An Open Table where Love knows no borders

’Ave a go, ya mug!

A sermon on Matthew 25:14-30 by Nathan Nettleton

Back when Athol Gill was in his prime as Professor of New Testament Studies at Whitley College, and frequently attracting controversy, it was once alleged in the Baptist Witness that he had told a class that Matthew’s gospel was boring. It wasn’t what he had said, but it suited those who were out to get him at the time. What he did say, was that Matthew has one or two points which he keeps hammering away at, over and over, to such an extent that some people might accuse him of being boring. Indeed it is very much the case that if you were asked to give a brief summary of the main thrust of one of the gospels, Matthew’s would be by far the easiest of the four to do it for. 

Having said that, I’d better have a go at it! It would be something like this:

The church on earth now consists of both genuine followers of Jesus, and pretenders, but it is not our job to try to sort them out. The sorting will be done by the Messiah, when he returns in glory, and what he will be assessing is the integrity with which we respond to God’s grace by putting into practice his teachings, summarised in the Sermon on the Mount, in a spirit of gratitude and faithfulness. He will not be much concerned about impressive religious pedigrees, doctrinal correctness, or moral carefulness.

There is a strong anti-Pharisee theme in Matthew, because Matthew uses them repeatedly as the classic example of those who talk the talk, but fail to walk the walk. Jesus repeatedly sides with them on doctrinal questions, but says that even the moral reprobates of society are going to find it easier to get into the kingdom than they are.

In the past year we’ve heard a lot from Matthew’s gospel, but we are now wrapping it up with three weeks on Matthew 25, undoubtedly the climax of Matthew’s summary of Jesus’ teaching. After this, the gospel moves on to the events immediately leading up to the crucifixion, and we heard those back in Holy Week. In this chapter, Jesus tells two parables and gives one description, all related to the expected return of the Messiah in glory, and the nature of the judgment at that time. Last week’s parable about ten young women who had the job of waving oil lamps when the bridegroom arrived at a wedding reception, again reiterated Matthew’s point that you can’t always pick the real disciples from the pretenders, but that the arrival of the Messiah will sort them out. Some will be found faithful and true, and some will shown to have been trying to fudge it on second-hand discipleship. Next week we get the actual description — the most vivid in the whole Bible — of the moment of judgment itself, with its detailed and terrifying realisation that the way we have treated others, especially the nobodies, will be deemed to have been the way we have treated Jesus himself.

→ Source records
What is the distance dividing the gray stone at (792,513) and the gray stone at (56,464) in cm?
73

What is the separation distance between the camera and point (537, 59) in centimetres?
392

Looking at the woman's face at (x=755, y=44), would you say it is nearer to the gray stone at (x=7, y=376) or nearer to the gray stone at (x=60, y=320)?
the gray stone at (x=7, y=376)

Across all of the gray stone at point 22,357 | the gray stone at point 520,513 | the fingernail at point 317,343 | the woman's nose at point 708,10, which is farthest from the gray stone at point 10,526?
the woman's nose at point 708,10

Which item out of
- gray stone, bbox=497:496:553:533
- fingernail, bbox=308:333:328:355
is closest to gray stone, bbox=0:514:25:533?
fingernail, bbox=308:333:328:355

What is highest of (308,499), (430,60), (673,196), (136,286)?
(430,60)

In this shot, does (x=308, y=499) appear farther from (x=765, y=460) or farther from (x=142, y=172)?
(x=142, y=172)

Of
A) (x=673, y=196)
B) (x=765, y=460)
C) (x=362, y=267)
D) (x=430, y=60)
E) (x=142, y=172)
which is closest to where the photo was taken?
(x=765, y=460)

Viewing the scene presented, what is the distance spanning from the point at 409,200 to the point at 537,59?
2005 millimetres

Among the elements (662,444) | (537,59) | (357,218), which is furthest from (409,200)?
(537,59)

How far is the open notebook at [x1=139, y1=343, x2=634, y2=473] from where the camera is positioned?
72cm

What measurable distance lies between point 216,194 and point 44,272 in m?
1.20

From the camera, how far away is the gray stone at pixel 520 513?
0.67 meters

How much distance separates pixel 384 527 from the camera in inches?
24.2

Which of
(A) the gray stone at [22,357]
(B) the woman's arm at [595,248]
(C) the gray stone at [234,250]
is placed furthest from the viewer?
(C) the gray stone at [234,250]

→ CHALLENGES
A. Answer these questions using the sermon on Matthew 25:
(i) What position did Athol Gill hold at Whitley College?
(ii) Which group does Matthew repeatedly use as the classic example of those who talk the talk but fail to walk the walk?
(iii) In last week's parable, what job did the ten young women have?
B. Pick up the sermon on Matthew 25:14-30 after its last sentence and continue it.

→ RESULTS OF THE TASKS
A.
(i) Professor of New Testament Studies.
(ii) The Pharisees.
(iii) Waving oil lamps when the bridegroom arrived at a wedding reception.

B.
In between those two, we get this week’s reading, often known as the parable of the talents. Let me give you a little warning about this parable before we begin unpacking it. Of all Jesus’s parables, this is one of the easiest to get confused about, because Matthew and Luke report Jesus telling two different versions of it, in entirely different contexts, and to make entirely different points. Matthew’s is fairly straightforward, especially when you have gotten used to Matthew’s pet topics. But if you’d just done a study of Luke’s version, and you were therefore expecting this one to be similar, you could get very confused. Not only is Luke’s version darker and more complex and ambiguous, but its point is so different that some scholars even think that Luke wants us to identify the man who doesn’t trade and multiply his money as the hero. So don’t take anything I say today and try to apply it to Luke’s version. It is better to think of them as two different parables.

So let’s focus now on Matthew’s version, the version we heard read for us. A wealthy entrepreneur heads off on indefinite leave and entrusts three employees with huge amounts of his investment funds to do with as they see fit. The text says he left one with five talents, one with two and one with one. In Jesus’ day a talent was simply a very large unit of money, about fifteen years wages for the average labourer. There was no sense in which the word implied gifts or abilities, like it does in English. In fact, apparently the word “talents” came into English meaning “gifts and abilities” because it was so often preached on as such in this parable. However, reading this as God giving us differing abilities may be misleading, because it actually says that the boss gave them the different amounts of money according to their abilities. Anyway, when the boss returns after a long absence, two of them have doubled their money and are commended and rewarded. The third has made no attempt to do anything but preserve the money, and is condemned and fired.

One of the common ways of missing the point of this story is to focus on the fact that the condemned man was given the least to start off with. I think that’s a mistake. In fact I often wish Jesus had foreseen that mistake and told it so that the men with the five talents and the one talent doubled their money and the one with the two did nothing. The point of the story has got nothing to do with how much each started with, other than to acknowledge that our different starts in life do not dictate what we can make of our lives. The first employee got two and a half times as much as the second, but both achieved similar percentage returns and were rewarded equally for their faithfulness and trustworthiness. The third bloke could have been the one who had been given the most, but he still would have been condemned for making nothing of it.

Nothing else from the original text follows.